- _PROBLEMS AND TASKS_
(a) Answer these questions from the discussion of service worker caching:
(i) By default, what output would the feature be tied to as a fallback for browsers without service worker support?
(ii) In the summarized proposal, where would the manifest be kept?
(iii) According to the last comment, how does an empty service worker behave?
(b) For each statement, decide whether it agrees with the discussion of service worker caching, and quote the words that settle it.
(i) Under the fallback, normal scripts would no longer be content-hashed.
(ii) The summarized proposal keeps hashes in asset filenames.
(iii) The stated downside is one extra network call for the manifest on each navigation.

- _ARTICLE_
_ _ _ _ _ _ _

The downside here is one extra network call for the manifest on each navigation. However, I believe this is still overall better than the current situation with no service worker at all, and it works according to user expectations. Most of the time, you only need to pay the cost of one tiny network call to get the manifest (your entry HTML is now cacheable!), and if anything is invalidated, only the bundles that changed are downloaded instead of all of its ancestors as well. In addition, the app would work offline by default since we'd return cached content using a cached manifest, and we could do the same after a short timeout for lie-fi situations as well.

Fallback

For fallback on old browsers that don't support service workers, we'd connect this feature to ES module output by default since they have very similar support matrices. If you use <script type="module"> you'd get service worker caching with no content-hashed filenames, while normal scripts would continue to be content-hashed as they are today.

Feedback

Please comment with your feedback! It would be greatly appreciated to hear lots of perspectives on this.

@jeffposnick
Copy link

(I'm moving over some of the latest thoughts from the Twitter thread, as the latest thinking there doesn't match the initial proposal.)

About updates: if, inside your fetch handler, you find resources in the fresh manifest with new hashes, what do you do then? If you delay responding to the navigation until after the cache is updated, then you're now waiting even longer before the browser can render any HTML.

cache on demand. manifest itself is updated and cached, but individual requests aren't made until they are requested (presumably a user is already loading the page at that point).

So you'd purge changed assets in the fetch handler, but repopulate on the fly? Gotcha. If so, I'd be worried about version mismatches when repopulating on the fly if assets are lazy-loaded. (C.f. https://pawll.glitch.me/)

Good point. Another option would be to embed the manifest into the service worker in addition to the external file. So, on install you'd have the manifest already, on activate you'd delete old cache entries, and on navigate you'd still get the updated manifest.

But that doesn't solve version mismatch for assets that lack hashes in their URLs. If your SW manifest says that /vendor.js should be version Y, you can definitely delete old version X, but if you cache-on-demand it might store version Z. Lazy-loading makes this more likely.

Ah, makes sense. Maybe a hash would still need to be included in the filenames so you didn't overwrite old versions on deploy, but the service worker would add the hash to the name at load time instead of at build time. This way you'd always get subresources from the same build.

This would probably be important for CDN caches too which might default to long term caching.

Summarizing this proposal so as to continue the conversation here:

  • the manifest would be embedded in the service worker, not stored in a separate file
  • asset filenames would still include hashes
  • the service worker's fetch handler would be responsible for translating "stale" hashes into "fresh" hashes, and caching the fresh responses on-the-fly.

Do I have that right, @devongovett?

@jakearchibald
Copy link

Service workers have one major problem though: They break the browser reload button.

This seems like a mischaracterisation. A service worker will do nothing by default. If you aren't telling it to serve from the cache API, it won't. An empty service worker will behave exactly like no service worker.

_ _ _ _ _ _ _

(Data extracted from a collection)
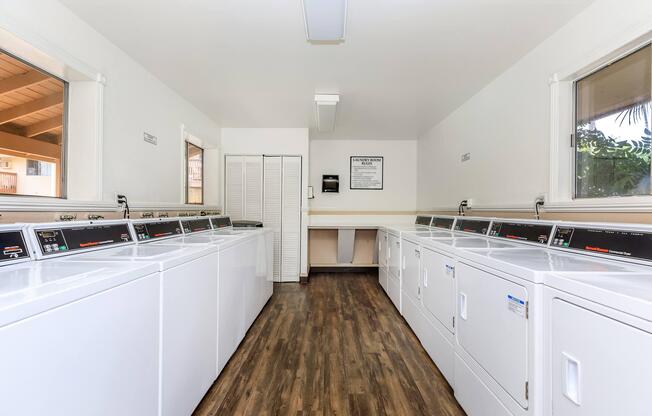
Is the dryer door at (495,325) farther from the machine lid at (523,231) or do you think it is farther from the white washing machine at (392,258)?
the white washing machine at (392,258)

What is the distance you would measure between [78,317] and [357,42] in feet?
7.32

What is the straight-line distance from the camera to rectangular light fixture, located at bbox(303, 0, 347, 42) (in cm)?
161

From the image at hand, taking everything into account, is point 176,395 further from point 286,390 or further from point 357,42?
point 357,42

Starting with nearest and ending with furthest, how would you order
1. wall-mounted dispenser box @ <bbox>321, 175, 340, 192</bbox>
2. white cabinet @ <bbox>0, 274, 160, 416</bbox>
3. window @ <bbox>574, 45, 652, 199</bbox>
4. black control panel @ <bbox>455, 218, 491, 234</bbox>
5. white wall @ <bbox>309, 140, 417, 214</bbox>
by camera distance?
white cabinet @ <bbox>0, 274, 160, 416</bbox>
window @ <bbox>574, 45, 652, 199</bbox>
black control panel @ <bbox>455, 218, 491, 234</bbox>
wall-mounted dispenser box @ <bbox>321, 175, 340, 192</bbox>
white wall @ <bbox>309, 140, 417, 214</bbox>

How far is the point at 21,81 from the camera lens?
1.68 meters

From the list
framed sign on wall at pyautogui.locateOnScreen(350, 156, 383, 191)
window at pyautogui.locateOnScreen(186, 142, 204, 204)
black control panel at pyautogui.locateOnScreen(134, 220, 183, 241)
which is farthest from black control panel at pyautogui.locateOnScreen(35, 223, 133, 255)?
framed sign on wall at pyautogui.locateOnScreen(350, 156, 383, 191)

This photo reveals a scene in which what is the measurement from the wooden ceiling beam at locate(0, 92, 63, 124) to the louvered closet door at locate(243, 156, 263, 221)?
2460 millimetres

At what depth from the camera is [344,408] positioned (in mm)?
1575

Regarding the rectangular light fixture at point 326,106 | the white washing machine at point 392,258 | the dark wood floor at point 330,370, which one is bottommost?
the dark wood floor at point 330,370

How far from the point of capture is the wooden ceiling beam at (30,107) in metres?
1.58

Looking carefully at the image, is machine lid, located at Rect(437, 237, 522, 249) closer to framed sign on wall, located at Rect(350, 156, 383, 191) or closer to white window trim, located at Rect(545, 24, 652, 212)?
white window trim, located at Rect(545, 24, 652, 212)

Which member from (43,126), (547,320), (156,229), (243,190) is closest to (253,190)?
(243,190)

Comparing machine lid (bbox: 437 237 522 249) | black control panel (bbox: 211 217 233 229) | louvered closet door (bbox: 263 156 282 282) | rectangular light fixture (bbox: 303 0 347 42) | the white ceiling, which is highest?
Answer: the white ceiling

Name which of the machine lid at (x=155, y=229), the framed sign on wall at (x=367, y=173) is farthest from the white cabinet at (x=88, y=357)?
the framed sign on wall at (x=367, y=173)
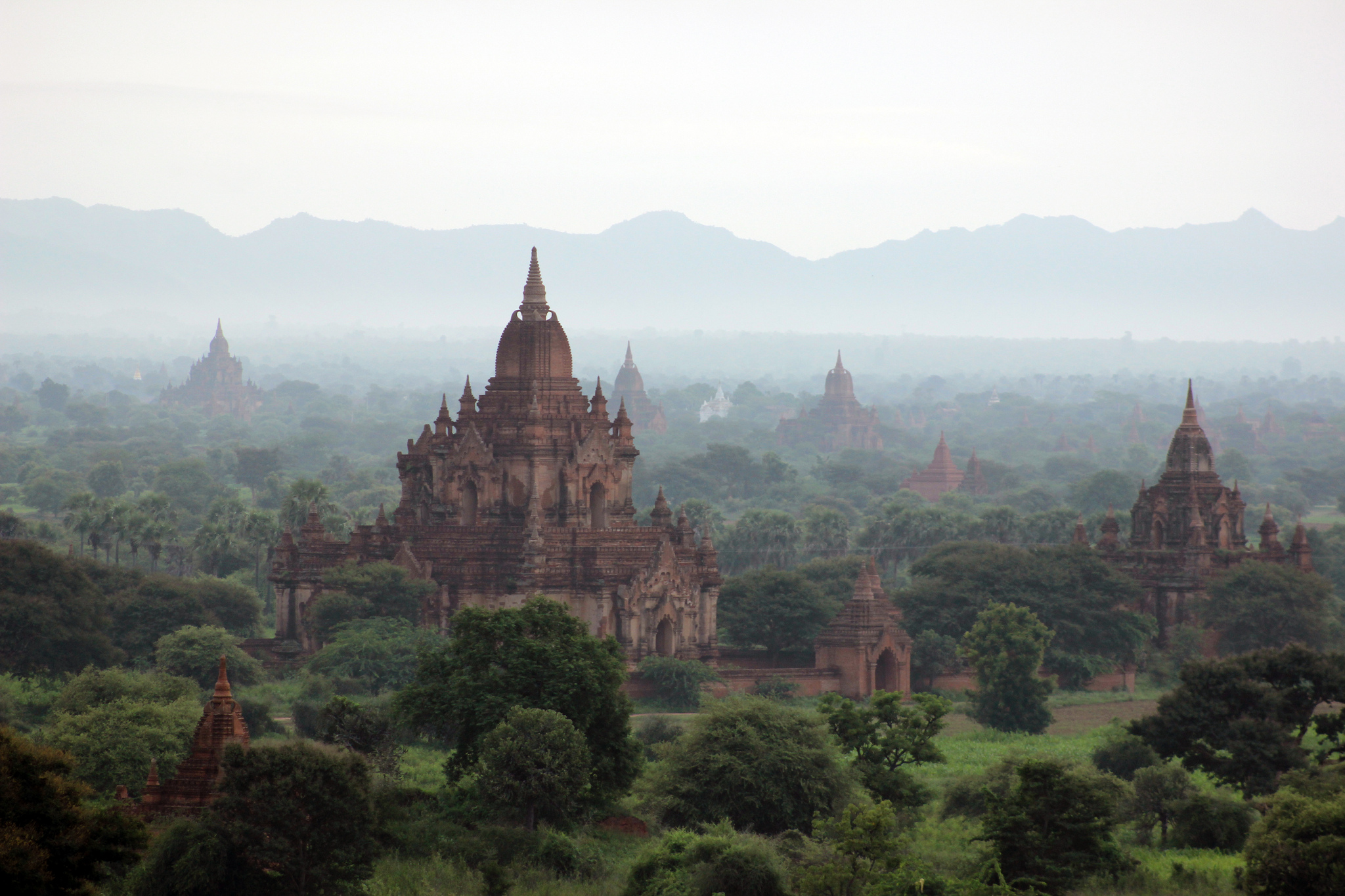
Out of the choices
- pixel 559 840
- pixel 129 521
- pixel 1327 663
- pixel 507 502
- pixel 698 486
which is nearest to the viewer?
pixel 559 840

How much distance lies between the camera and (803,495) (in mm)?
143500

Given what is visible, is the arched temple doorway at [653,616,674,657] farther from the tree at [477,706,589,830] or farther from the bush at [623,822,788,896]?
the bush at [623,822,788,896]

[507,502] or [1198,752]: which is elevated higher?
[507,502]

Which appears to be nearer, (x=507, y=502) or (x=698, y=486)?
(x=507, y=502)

_ _ _ _ _ _ _

- _EXPECTED RESULTS_
(a)
(i) ES module output.
(ii) It would be embedded in the service worker rather than stored in a separate file.
(iii) It behaves exactly like no service worker.

(b)
(i) No: "normal scripts would continue to be content-hashed as they are today."
(ii) Yes: "asset filenames would still include hashes"
(iii) Yes: "The downside here is one extra network call for the manifest on each navigation."